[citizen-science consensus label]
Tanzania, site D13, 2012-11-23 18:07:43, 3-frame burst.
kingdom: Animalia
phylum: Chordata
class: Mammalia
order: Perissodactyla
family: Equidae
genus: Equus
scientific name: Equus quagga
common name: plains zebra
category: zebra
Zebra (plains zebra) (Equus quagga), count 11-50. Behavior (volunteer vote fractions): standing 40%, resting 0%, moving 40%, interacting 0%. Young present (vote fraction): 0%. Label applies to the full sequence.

.....

Go through the entries above and write each one out exactly.

▶ [RESPONSE TO THIS EXERCISE]:
[citizen-science consensus label]
Tanzania, site D13, 2012-11-23 18:07:43, 3-frame burst.
kingdom: Animalia
phylum: Chordata
class: Mammalia
order: Perissodactyla
family: Equidae
genus: Equus
scientific name: Equus quagga
common name: plains zebra
category: zebra
Zebra (plains zebra) (Equus quagga), count 11-50. Behavior (volunteer vote fractions): standing 40%, resting 0%, moving 40%, interacting 0%. Young present (vote fraction): 0%. Label applies to the full sequence.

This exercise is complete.